Kibo merchant Figi’s provides Facebook users with a searchable trove of customer service information, accessible via a prominent tab. A direct email link is also available from the customer service tab, while the “About” section of the left-hand column displays still further options.

Social Media Figis

Avoid dead ends by giving staff the tools they need.
The temptation to divert serious customer service issues to the call center may be strong — merchants are more familiar with the medium, and the interaction takes place out of the public limelight that is a social media stream. But just 24 percent of social customer service users who are directed to call or email actually continue the interaction, according to social media marketing firm ConverSocial — leading to frustration for the consumer and lost opportunities for merchants. Instead, merchants must commit fully to providing robust service on the social media platform by enabling resolution, not just response — and that means empowering social service reps to:

  • Interact one-on-one with followers within the social environment. Reps should be able to initiate live chat on Facebook and use Twitter “at” replies and direct messages to continue conversations privately if need be. And they should be armed with protocols for when to do so, such as if the interaction requires sharing personally-identifiable information such as an order number or payment details.
  • Provide continuity by accessing customer data from other systems. Social service reps should have access to order management and customer relationship management systems so they have a full understanding of shoppers’ past interactions with the company. By the same token, protocols should dictate which social media interactions should be logged as a “ticket” and the details of qualifying incidents should be accessible to call center reps and even store associates.
  • Mollify customers with substantive incentives and discounts, such as free shipping, promo codes for future orders, and priority admission to store events.
  • Access online product information and inventory from across the organization. Social service reps should be able to resolve product questions and provide detailed buying guidance without shunting shoppers to another touchpoint.
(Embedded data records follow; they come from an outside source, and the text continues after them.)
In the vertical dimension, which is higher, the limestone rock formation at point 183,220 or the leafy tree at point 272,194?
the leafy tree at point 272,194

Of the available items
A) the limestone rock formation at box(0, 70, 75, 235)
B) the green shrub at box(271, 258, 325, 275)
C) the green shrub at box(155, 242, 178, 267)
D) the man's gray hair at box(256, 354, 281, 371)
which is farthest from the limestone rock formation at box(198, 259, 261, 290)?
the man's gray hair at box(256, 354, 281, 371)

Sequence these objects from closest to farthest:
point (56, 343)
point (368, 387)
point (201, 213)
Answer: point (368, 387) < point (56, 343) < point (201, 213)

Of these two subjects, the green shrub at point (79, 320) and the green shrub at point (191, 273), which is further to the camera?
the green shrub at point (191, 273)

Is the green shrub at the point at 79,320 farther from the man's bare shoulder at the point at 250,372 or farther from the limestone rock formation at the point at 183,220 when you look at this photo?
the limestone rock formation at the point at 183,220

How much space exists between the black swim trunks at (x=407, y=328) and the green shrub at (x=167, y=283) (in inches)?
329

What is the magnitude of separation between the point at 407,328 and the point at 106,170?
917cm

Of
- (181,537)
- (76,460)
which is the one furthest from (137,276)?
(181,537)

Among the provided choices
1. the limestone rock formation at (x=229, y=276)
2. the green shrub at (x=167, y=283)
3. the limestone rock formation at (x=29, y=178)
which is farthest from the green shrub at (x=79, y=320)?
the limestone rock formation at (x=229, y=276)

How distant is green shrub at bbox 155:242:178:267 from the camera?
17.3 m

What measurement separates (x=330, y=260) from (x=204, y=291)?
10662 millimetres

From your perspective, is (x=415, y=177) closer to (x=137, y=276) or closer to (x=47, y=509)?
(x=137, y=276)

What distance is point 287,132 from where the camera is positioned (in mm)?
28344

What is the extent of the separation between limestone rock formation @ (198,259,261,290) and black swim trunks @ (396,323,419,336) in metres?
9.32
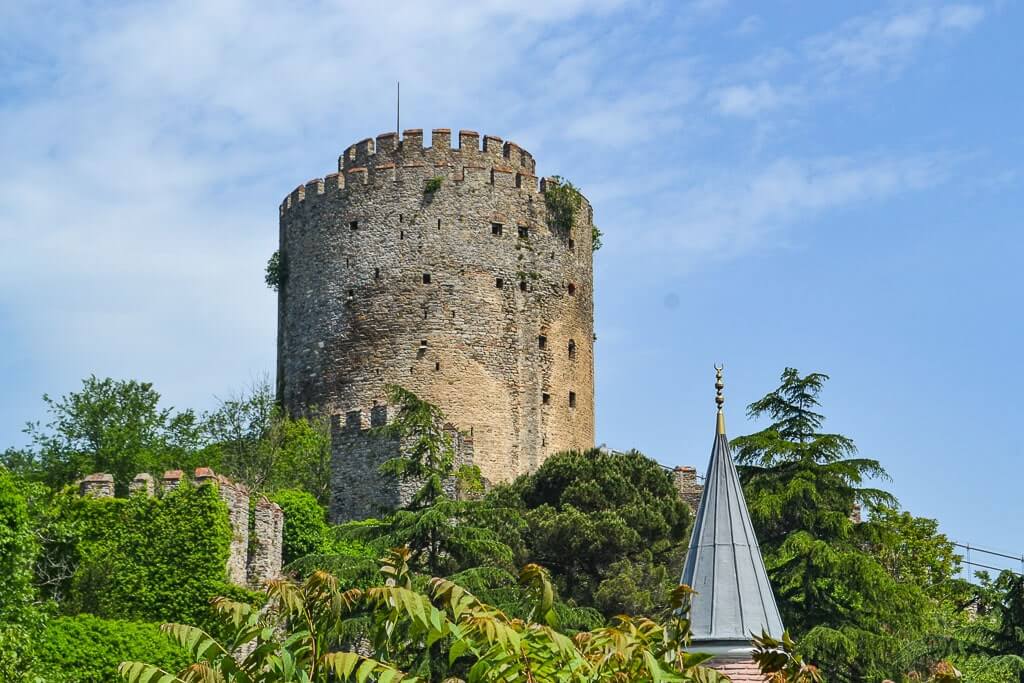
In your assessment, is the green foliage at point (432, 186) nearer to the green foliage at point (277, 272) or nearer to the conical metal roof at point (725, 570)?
the green foliage at point (277, 272)

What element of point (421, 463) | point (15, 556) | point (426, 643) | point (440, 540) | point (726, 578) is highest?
point (421, 463)

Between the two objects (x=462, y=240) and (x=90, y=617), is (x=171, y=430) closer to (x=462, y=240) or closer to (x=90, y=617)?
(x=462, y=240)

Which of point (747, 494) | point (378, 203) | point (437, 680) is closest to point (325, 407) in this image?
point (378, 203)

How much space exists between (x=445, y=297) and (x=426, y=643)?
28.4 metres

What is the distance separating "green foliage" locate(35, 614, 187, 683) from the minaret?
7.50 m

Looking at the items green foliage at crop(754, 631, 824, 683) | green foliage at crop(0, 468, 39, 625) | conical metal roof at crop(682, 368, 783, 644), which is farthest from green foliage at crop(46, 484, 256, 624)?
green foliage at crop(754, 631, 824, 683)

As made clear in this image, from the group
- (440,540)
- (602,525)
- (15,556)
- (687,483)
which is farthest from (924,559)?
(15,556)

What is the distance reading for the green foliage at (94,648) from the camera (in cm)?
2223

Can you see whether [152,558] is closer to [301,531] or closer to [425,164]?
[301,531]

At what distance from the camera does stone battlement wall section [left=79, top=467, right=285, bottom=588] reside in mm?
26156

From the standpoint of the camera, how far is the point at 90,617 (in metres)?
23.6

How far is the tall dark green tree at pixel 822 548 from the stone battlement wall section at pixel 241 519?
7.73m

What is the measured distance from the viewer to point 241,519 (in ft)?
87.3

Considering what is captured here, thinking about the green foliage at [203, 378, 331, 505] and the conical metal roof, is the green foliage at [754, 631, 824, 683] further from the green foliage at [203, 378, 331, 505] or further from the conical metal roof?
the green foliage at [203, 378, 331, 505]
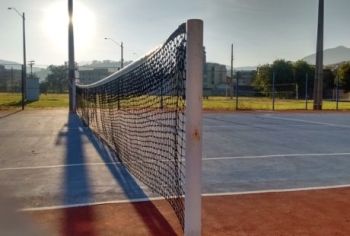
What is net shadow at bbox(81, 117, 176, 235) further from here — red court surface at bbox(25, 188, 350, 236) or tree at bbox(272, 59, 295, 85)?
tree at bbox(272, 59, 295, 85)

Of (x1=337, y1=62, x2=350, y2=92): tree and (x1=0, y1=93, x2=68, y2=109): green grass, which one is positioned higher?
(x1=337, y1=62, x2=350, y2=92): tree

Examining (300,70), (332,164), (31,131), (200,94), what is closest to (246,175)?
(332,164)

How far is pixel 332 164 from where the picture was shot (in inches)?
345

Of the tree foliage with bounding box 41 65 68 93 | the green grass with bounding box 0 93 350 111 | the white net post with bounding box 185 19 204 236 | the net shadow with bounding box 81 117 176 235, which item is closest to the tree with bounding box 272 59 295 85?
the green grass with bounding box 0 93 350 111

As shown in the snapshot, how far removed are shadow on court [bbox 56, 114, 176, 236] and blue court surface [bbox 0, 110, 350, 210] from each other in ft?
0.04

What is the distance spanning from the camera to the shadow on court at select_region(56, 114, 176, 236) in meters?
4.75

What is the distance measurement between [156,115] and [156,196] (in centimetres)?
296

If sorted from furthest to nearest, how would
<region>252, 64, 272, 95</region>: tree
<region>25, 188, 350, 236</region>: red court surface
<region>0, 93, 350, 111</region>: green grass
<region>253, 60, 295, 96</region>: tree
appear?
<region>253, 60, 295, 96</region>: tree, <region>252, 64, 272, 95</region>: tree, <region>0, 93, 350, 111</region>: green grass, <region>25, 188, 350, 236</region>: red court surface

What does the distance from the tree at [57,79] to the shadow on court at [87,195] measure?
172 ft

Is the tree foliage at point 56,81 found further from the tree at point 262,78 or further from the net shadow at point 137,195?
the net shadow at point 137,195

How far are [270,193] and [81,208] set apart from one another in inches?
98.7

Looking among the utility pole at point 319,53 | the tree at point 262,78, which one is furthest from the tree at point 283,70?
the utility pole at point 319,53

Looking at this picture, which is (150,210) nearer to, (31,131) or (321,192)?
(321,192)

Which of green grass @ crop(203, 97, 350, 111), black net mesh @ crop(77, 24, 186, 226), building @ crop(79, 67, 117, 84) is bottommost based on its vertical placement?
green grass @ crop(203, 97, 350, 111)
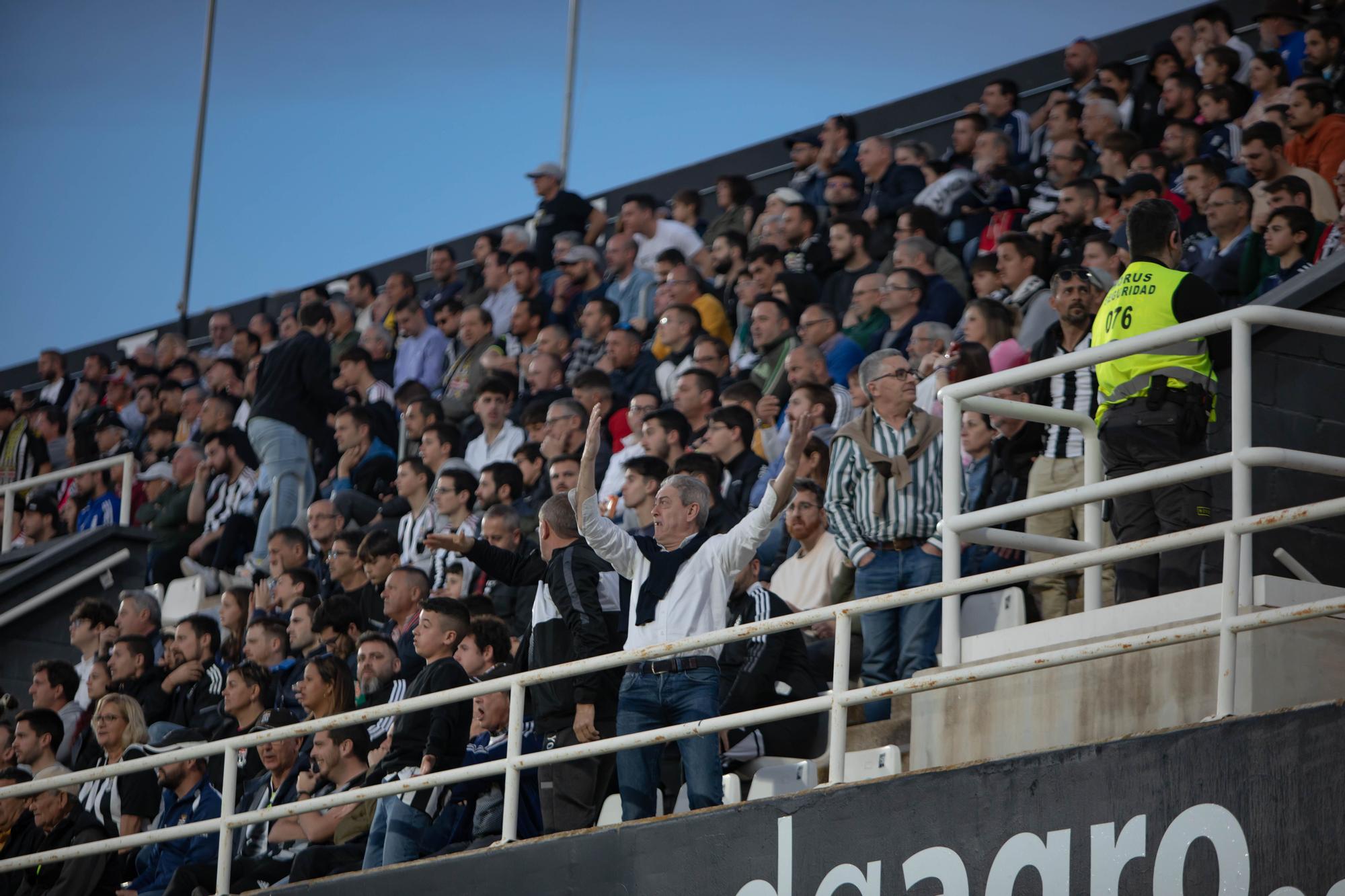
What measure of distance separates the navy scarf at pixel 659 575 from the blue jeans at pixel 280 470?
6.26 metres

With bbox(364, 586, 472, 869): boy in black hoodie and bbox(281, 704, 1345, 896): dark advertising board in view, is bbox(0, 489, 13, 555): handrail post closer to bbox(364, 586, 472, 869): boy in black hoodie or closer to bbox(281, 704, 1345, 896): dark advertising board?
bbox(364, 586, 472, 869): boy in black hoodie

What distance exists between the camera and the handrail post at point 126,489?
47.1 feet

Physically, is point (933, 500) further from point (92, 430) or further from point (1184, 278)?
point (92, 430)

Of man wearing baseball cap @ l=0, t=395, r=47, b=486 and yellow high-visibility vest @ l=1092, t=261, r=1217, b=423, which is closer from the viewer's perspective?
yellow high-visibility vest @ l=1092, t=261, r=1217, b=423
Here is an example of a company that empowers its social service reps with the tools above. Kibo merchant Beauty Brands responded to a customer inquiry on Twitter with precise product information, and followed through over a multi-day exchange.

Go the extra mile to exceed expectations.
To shift from crisis management mode to proactive service that satisfies consumers, merchants must go above and beyond. To bring their social service to the next level, merchants should:

  • Monitor beyond the brand page. Employing “social listening” services that go beyond branded Facebook pages and explicit mentions in Tweets and Instagram posts can help merchants proactively address nascent issues before they become high-profile problems.
  • Don’t forget to call out positive experiences. Even as they focus on swift resolution of problems, merchants should also ensure that they respond to those followers who take the time to relate a positive experience or to praise products or the brand as a whole.

For example, Kibo merchant Modell’s retweeted a mention and photo of thanks from the recipient of donated sporting goods bound for a school in Namibia. Not only does the original poster’s cause receive a “signal boost” within the Modell’s fan base, but the retailer’s good works are on full display for followers to endorse.

How are you using social service to meet and exceed customer expectations?